Algorithms from zero ALG · 09 · 04

Connected components: count islands and flood fill

A connected component is a maximal set of mutually reachable vertices in an undirected graph. Loop over every vertex, launch BFS/DFS from each unvisited one, increment a counter. The grid ''''number of islands'''' is the same flood-fill idea. O(V+E); grid O(rows*cols).

ALG ◷ 26 min

You learned DFS and BFS. Both start from one vertex and visit everything reachable from it. But here is the catch from the last two lessons: a single traversal only reaches one “piece” of the graph. If the graph has disconnected parts—two separate clusters of friends with no link between them—one BFS will never cross the gap. So how do you find every separate piece and count them? The trick is small and powerful: loop over all vertices, and every time you hit a vertex you have not visited yet, launch a fresh BFS or DFS and bump a counter. Each launch swallows one whole connected component. The same pattern solves the famous interview problem “number of islands”: a grid of land and water is just a graph in disguise, and each island is a connected component.

Goal

After this lesson you can define a connected component in an undirected graph (a maximal set of mutually reachable vertices). You can write the count-components algorithm: loop over every vertex, run BFS or DFS from each unvisited one, increment a counter per launch. You understand why each traversal marks exactly one whole component visited, so vertices are never double-counted. You can solve the grid variant “number of islands” / flood fill by treating a grid as an implicit graph with 4-directional neighbors. You know the complexity is O(V + E) for an explicit graph and O(rows * cols) for a grid. You can also state the directed-graph caveat: in a directed graph the right notions are weakly and strongly connected components, and strongly connected components need a different algorithm (deferred). Next lesson goes deeper into graph structure.

The idea

What is a connected component?

In an undirected graph, a connected component is a maximal set of vertices where every vertex can reach every other vertex by following edges. “Maximal” means you cannot add any more vertices to the set and keep it connected—the component already contains everything reachable.
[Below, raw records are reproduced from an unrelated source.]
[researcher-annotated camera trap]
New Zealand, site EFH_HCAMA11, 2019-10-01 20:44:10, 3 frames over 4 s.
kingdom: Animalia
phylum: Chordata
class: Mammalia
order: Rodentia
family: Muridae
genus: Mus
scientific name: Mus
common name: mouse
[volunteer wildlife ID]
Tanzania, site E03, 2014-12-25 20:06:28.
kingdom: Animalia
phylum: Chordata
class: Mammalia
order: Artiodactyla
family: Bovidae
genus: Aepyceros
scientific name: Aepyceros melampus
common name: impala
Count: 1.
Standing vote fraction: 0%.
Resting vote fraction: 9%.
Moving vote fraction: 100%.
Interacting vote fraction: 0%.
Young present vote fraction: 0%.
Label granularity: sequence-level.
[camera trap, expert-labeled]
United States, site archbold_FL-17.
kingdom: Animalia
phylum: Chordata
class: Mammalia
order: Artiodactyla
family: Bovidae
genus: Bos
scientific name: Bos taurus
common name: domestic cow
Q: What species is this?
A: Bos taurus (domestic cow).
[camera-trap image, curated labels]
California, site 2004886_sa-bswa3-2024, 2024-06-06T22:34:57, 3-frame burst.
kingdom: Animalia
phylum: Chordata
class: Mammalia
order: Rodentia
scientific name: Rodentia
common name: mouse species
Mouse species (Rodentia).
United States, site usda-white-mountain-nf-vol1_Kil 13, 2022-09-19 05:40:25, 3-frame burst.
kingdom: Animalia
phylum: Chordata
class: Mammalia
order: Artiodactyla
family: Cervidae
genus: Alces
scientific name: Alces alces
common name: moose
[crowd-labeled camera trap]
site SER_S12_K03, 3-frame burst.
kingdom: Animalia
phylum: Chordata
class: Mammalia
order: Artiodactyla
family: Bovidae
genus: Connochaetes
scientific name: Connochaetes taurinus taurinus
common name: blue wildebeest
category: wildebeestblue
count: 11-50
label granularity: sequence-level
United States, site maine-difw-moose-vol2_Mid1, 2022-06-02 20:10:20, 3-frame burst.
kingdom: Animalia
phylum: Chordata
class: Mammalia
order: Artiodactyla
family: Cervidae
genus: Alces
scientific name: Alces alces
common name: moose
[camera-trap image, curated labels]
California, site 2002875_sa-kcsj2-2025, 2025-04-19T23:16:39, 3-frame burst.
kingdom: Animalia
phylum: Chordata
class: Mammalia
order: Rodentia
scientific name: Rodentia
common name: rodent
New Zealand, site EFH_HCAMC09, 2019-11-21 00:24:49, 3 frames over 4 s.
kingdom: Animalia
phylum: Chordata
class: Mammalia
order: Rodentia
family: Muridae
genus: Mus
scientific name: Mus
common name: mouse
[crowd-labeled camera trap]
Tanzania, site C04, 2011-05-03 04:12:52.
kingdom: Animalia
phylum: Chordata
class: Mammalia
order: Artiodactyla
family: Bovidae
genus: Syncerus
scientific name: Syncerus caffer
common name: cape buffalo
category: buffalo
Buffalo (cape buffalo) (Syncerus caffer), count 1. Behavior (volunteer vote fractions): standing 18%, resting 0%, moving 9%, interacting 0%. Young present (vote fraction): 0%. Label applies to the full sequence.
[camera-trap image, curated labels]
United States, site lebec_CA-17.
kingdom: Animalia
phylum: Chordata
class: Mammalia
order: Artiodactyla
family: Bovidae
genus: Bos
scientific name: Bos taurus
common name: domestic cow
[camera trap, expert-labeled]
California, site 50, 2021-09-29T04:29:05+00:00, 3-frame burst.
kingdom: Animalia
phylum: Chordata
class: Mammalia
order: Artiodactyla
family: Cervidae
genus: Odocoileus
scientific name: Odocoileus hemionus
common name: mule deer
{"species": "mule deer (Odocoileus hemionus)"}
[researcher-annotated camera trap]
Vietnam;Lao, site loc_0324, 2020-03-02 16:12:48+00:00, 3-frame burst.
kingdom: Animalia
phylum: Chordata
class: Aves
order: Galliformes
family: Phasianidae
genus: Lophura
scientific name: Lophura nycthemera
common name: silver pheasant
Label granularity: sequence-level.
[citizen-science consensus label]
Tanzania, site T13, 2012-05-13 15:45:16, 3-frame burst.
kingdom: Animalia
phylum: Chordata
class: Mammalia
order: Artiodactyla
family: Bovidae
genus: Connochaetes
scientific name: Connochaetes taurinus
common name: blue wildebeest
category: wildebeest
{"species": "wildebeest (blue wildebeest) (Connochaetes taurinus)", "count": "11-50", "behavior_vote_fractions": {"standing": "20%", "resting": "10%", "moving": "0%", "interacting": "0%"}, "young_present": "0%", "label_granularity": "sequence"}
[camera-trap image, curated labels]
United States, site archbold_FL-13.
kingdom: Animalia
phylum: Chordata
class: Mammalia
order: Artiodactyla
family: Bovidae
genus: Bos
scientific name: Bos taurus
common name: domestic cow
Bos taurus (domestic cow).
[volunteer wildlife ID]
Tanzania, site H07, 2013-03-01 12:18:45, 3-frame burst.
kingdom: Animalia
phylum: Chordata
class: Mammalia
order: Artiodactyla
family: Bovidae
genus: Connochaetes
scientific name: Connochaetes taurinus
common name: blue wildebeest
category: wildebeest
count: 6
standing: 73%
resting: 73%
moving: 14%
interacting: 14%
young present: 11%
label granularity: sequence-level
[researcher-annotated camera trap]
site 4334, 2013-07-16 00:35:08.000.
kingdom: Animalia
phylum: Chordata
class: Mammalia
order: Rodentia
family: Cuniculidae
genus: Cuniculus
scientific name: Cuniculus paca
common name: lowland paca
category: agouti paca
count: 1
A graph that is one single piece has exactly one component. A graph split into separate clusters has one component per cluster. An isolated vertex (no edges) is a component all by itself.

Example: a graph with three components

Component A      Component B    Component C

  0 --- 1            3              5 --- 6
  |    /             |
  2 --/              4

  {0, 1, 2}        {3, 4}         {5, 6}

Vertices 0, 1, 2 are all mutually reachable, so they form one component. 3 and 4 form a second. 5 and 6 form a third. There is no edge bridging A, B, and C, so this graph has 3 connected components.

Adjacency list (undirected, so each edge appears in both directions):

0: [1, 2]
1: [0, 2]
2: [0, 1]
3: [4]
4: [3]
5: [6]
6: [5]

The count-components algorithm

The insight: one BFS (or DFS) from a vertex visits its entire component and nothing else. So:

Create one shared visited set for the whole graph.
Set count = 0.
For each vertex v from 0 to V-1:
- If v is not visited:
  - Increment count (you found a new component).
  - Run BFS or DFS from v. This marks every vertex in v’s component visited.
Return count.

The shared visited set is the key. When you later reach a vertex that was already swallowed by an earlier traversal, you skip it—so you never launch a second traversal inside the same component.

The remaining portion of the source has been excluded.